The pair could drop below 1.20 unless the Eurozone Retail Sales data for December due at 10:00 GMT shows a significant rise in consumer spending. In that case, traders may put a bid under the single currency, helping EUR/USD avoid a move below 1.20.

 

Current Market Sentiment: Bearish.


Gold Continues to Fight Bearish Pressures

Gold prices have notably stagnated in a frustratingly tight range in recent weeks, while silver has stormed higher on the back of a Reddit-induced buying spree. Long-term technical analysis, in tandem with rising inflation expectations and falling real rates, suggests that this lull for gold prices may prove short-lived. Looking at the long term charts, the weekly timeframe to be exact, highlights the formation of a bullish Cup and Handle pattern that has been carved out over the past decade. This implies that an impulsive topside move could be on the cards.
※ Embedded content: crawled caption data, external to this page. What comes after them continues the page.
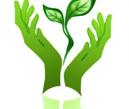 Субботник 8Д (Год экологии)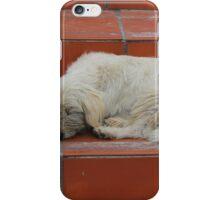 Dog Sleeping on Steps iPhone Case/Skin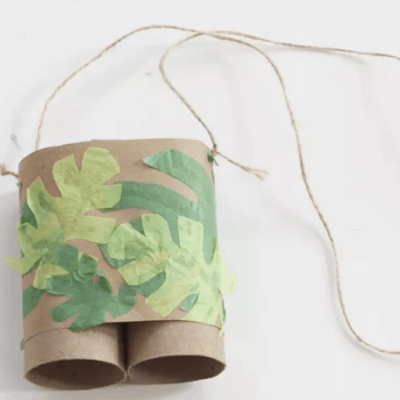 Toilet Paper Roll Crafts 0 (0)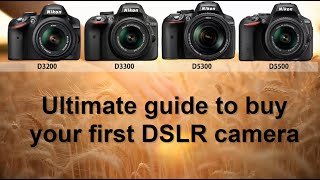 The ultimate guide for what DSLR camera to buy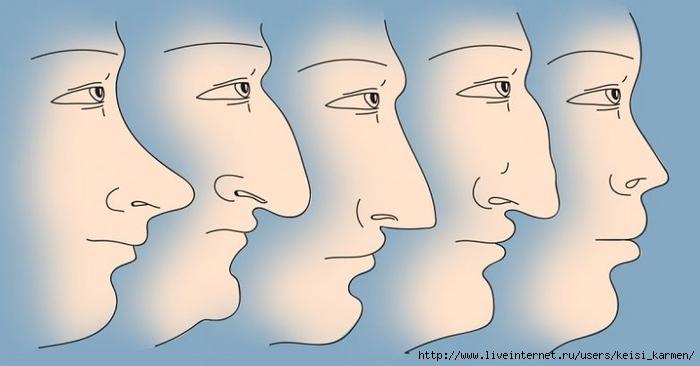 нос (700x366, 126Kb)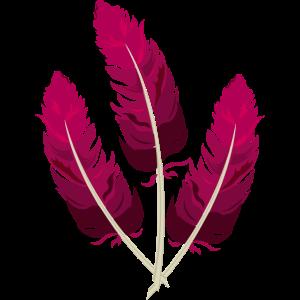Federn rosa pink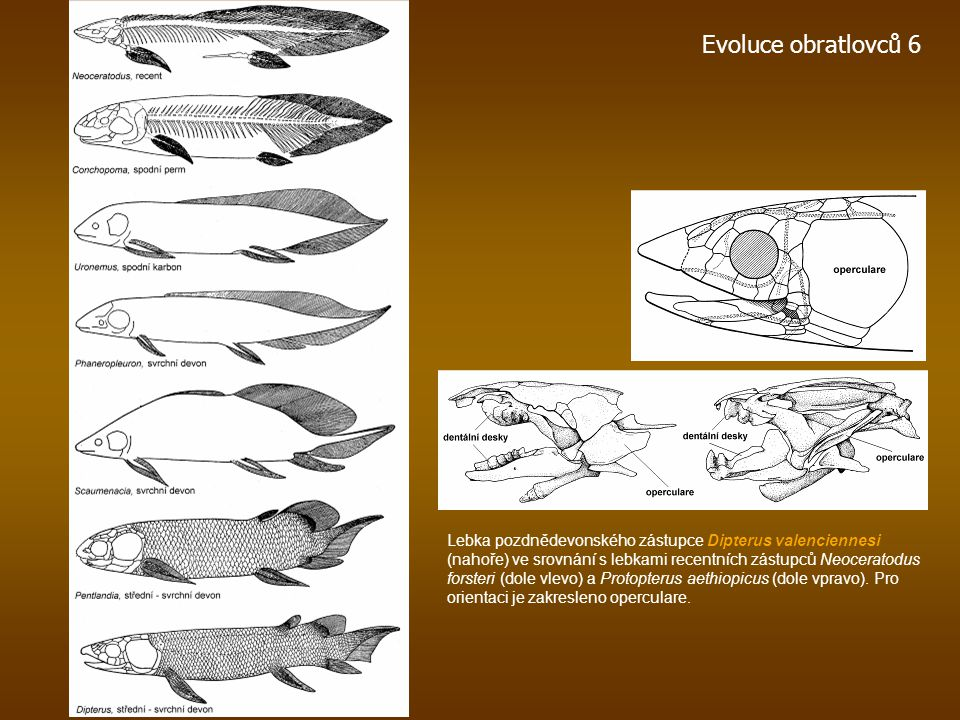 Evoluce obratlovců 6 Lebka pozdnědevonského zástupce Dipterus valenciennesi (nahoře) ve srovnání s lebkami recentních zástupců Neoceratodus forsteri (dole vlevo) a Protopterus aethiopicus (dole vpravo).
That being said, with price continuing to track within the confines of a Descending Channel, a retest of range support at 1780 – 1800 could be on the cards. However, the trend-defining 50-week moving average at $1,810 could limit gold’s downside, given the price has failed to break below it since early 2019. Ultimately, a weekly close above the 8-week exponential moving average at $1,851 and channel resistance is needed to carve a path for buyers to challenge the 2011 high. Clearing that probably paves the way for price to retest the record high set in August of 2020 at $2,075.

 


Zooming into the daily chart suggests gold prices could be at risk of further declines as price slides below the sentiment-defining 200-day moving average at $1,851. With the MACD indicator and RSI tracking below 50, the path of least resistance seems skewed to the downside. However, if range support at $1,815 – $1,825 successfully stifles selling pressure, a rebound back towards channel resistance and the 100-MA at $1,874 could be on the cards. Hurdling that likely brings up the January high at $1,895 into the crosshairs.

Current Market Sentiment: Long-Term Bullish Bias.